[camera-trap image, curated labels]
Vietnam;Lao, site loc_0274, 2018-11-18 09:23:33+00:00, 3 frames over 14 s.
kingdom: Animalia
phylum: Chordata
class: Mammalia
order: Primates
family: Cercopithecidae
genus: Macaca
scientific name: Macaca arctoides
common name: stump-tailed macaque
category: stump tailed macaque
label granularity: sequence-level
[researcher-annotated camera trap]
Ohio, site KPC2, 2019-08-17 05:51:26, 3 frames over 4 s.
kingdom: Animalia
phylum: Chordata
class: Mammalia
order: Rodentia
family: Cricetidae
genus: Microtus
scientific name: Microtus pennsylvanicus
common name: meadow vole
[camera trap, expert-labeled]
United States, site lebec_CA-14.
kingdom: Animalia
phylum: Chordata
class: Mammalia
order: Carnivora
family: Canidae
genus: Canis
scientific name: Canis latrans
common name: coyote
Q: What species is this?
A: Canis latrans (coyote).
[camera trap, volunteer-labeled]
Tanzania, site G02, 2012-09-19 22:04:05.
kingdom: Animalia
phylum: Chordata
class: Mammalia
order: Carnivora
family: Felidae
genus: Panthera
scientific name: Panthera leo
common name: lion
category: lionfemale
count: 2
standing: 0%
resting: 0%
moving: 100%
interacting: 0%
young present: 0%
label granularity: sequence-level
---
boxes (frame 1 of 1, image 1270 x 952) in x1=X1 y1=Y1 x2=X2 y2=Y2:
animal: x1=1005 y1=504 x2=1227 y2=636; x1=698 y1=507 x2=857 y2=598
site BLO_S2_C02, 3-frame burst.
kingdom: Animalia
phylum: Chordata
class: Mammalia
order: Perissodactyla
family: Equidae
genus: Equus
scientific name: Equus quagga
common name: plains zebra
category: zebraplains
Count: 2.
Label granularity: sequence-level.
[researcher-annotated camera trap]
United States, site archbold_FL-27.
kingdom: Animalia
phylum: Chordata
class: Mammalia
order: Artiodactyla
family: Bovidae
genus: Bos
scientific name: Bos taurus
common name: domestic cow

• WORK INSTRUCTION:
The full data, repeated exactly, is the only acceptable output.

• RESPONSE AREA:
[camera-trap image, curated labels]
Vietnam;Lao, site loc_0274, 2018-11-18 09:23:33+00:00, 3 frames over 14 s.
kingdom: Animalia
phylum: Chordata
class: Mammalia
order: Primates
family: Cercopithecidae
genus: Macaca
scientific name: Macaca arctoides
common name: stump-tailed macaque
category: stump tailed macaque
label granularity: sequence-level
[researcher-annotated camera trap]
Ohio, site KPC2, 2019-08-17 05:51:26, 3 frames over 4 s.
kingdom: Animalia
phylum: Chordata
class: Mammalia
order: Rodentia
family: Cricetidae
genus: Microtus
scientific name: Microtus pennsylvanicus
common name: meadow vole
[camera trap, expert-labeled]
United States, site lebec_CA-14.
kingdom: Animalia
phylum: Chordata
class: Mammalia
order: Carnivora
family: Canidae
genus: Canis
scientific name: Canis latrans
common name: coyote
Q: What species is this?
A: Canis latrans (coyote).
[camera trap, volunteer-labeled]
Tanzania, site G02, 2012-09-19 22:04:05.
kingdom: Animalia
phylum: Chordata
class: Mammalia
order: Carnivora
family: Felidae
genus: Panthera
scientific name: Panthera leo
common name: lion
category: lionfemale
count: 2
standing: 0%
resting: 0%
moving: 100%
interacting: 0%
young present: 0%
label granularity: sequence-level
---
boxes (frame 1 of 1, image 1270 x 952) in x1=X1 y1=Y1 x2=X2 y2=Y2:
animal: x1=1005 y1=504 x2=1227 y2=636; x1=698 y1=507 x2=857 y2=598
site BLO_S2_C02, 3-frame burst.
kingdom: Animalia
phylum: Chordata
class: Mammalia
order: Perissodactyla
family: Equidae
genus: Equus
scientific name: Equus quagga
common name: plains zebra
category: zebraplains
Count: 2.
Label granularity: sequence-level.
[researcher-annotated camera trap]
United States, site archbold_FL-27.
kingdom: Animalia
phylum: Chordata
class: Mammalia
order: Artiodactyla
family: Bovidae
genus: Bos
scientific name: Bos taurus
common name: domestic cow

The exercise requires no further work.